A last look at a very special garden
THE GARDEN MUSEUM and its amazing café – my favourite place in the whole of London to have a quiet lunch – is closing on Wednesday until 2017. I had my last nostalgic meal there today (it is adjacent to Lambeth Palace) and mourned with others over its wanton destruction.
OK, not destruction – reconstruction. Much of what they are doing is admirable. They are extending the world’s first garden museum – at the place where John Tradescant, the father of English gardens who died in 1638 is buried – into a much classier operation within the deconsecrated church of St Mary’s where the museum is housed. This includes bringing back historic artefacts from the Ashmolean Museum in Oxford which were transported there from Tradescant’s ark or museum in Lambeth after his death in rather dubious circumstances. All that is good.
But the garden! This is a garden museum for heaven’s sake dedicated to gardening. Progress will be achieved by greatly shrinking the size and nature of a very special place, one of the few oases of tranquility left in central London. One side of the garden is to be enclosed by a new café which will open on to a much reduced area of garden on one side and the main road on the other. This replaces a tiny galley inside the church from where a small team produced lovely vegetarian meals which helped to get it declared the sixth best museum cafe in the world by an American Gourmet magazine in 2012. It wasn’t applauded because it had the grandeur of other contestants like the Michelin starred Nerua at the Guggenheim, Bilboa but because of its simple delicious home made food and idyllic garden which will now be enclosed on all four sides by intruding extensions, not the best advertisement for a museum dedicated to garden design.

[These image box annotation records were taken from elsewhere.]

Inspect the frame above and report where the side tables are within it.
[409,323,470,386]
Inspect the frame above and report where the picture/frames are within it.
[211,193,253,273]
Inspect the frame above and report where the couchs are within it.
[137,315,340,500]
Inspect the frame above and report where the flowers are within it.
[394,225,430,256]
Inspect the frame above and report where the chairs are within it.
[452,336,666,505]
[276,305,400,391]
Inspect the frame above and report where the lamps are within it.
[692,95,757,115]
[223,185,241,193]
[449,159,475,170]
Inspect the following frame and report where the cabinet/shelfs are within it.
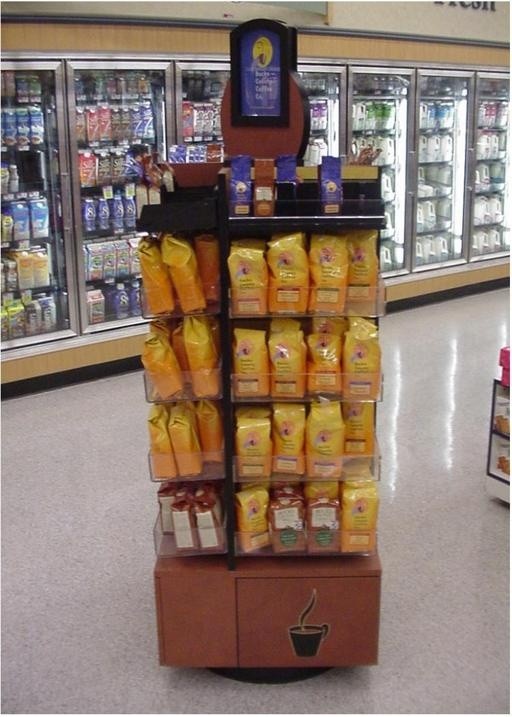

I took my last melancholic look at the garden today (above) with its banana trees, mulberry, and an unusual tree of rosemary which watch over the graves of the Tradescant family and Captain Bligh of Mutiny on the Bounty fame. They are among 26,000 souls buried there including six and a bit archbishops of Canterbury (don’t ask . .). I shall never see it or its like again. I pray I will be able to eat my words, but I doubt it. The graves and knot garden will remain to be gawped at rather than wandered among. Other than that a unique patch of London will be gone forever, never to return to its former glory.